--- start ---
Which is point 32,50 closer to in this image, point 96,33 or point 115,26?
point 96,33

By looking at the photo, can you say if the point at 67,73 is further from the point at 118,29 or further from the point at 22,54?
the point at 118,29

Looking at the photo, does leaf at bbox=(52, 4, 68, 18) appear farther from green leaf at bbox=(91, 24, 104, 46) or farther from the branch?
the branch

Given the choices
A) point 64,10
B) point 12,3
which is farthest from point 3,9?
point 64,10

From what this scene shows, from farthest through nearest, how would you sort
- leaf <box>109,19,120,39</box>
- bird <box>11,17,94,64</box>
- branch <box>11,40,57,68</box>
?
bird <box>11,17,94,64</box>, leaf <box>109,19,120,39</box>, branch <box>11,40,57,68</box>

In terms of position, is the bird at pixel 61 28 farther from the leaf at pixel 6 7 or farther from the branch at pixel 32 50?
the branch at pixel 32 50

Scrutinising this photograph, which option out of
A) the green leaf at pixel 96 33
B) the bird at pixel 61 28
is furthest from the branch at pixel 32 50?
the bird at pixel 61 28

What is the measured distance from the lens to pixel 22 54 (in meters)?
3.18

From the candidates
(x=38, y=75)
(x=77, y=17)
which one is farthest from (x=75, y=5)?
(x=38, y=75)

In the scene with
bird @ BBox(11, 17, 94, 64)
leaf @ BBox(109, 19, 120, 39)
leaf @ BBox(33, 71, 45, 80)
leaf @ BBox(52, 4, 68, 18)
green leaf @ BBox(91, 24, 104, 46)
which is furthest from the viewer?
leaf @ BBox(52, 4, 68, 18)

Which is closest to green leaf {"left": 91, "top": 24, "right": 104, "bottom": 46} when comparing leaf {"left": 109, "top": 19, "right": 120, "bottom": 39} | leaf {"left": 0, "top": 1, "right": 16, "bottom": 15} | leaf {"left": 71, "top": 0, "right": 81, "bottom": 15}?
--- end ---
## Stated exercise
Give back, unchanged, every line from the one with "In terms of" to the end of the entries above.

## Problem solution
In terms of position, is the bird at pixel 61 28 farther from the leaf at pixel 6 7 or farther from the branch at pixel 32 50?
the branch at pixel 32 50

Scrutinising this photograph, which option out of
A) the green leaf at pixel 96 33
B) the bird at pixel 61 28
is furthest from the branch at pixel 32 50?
the bird at pixel 61 28

What is the measured distance from the lens to pixel 22 54 (in meters)?
3.18

From the candidates
(x=38, y=75)
(x=77, y=17)
which one is farthest from (x=75, y=5)?
(x=38, y=75)

In the scene with
bird @ BBox(11, 17, 94, 64)
leaf @ BBox(109, 19, 120, 39)
leaf @ BBox(33, 71, 45, 80)
leaf @ BBox(52, 4, 68, 18)
green leaf @ BBox(91, 24, 104, 46)
which is furthest from the viewer?
leaf @ BBox(52, 4, 68, 18)

Which is closest to green leaf {"left": 91, "top": 24, "right": 104, "bottom": 46} when comparing leaf {"left": 109, "top": 19, "right": 120, "bottom": 39} | leaf {"left": 0, "top": 1, "right": 16, "bottom": 15} | leaf {"left": 71, "top": 0, "right": 81, "bottom": 15}?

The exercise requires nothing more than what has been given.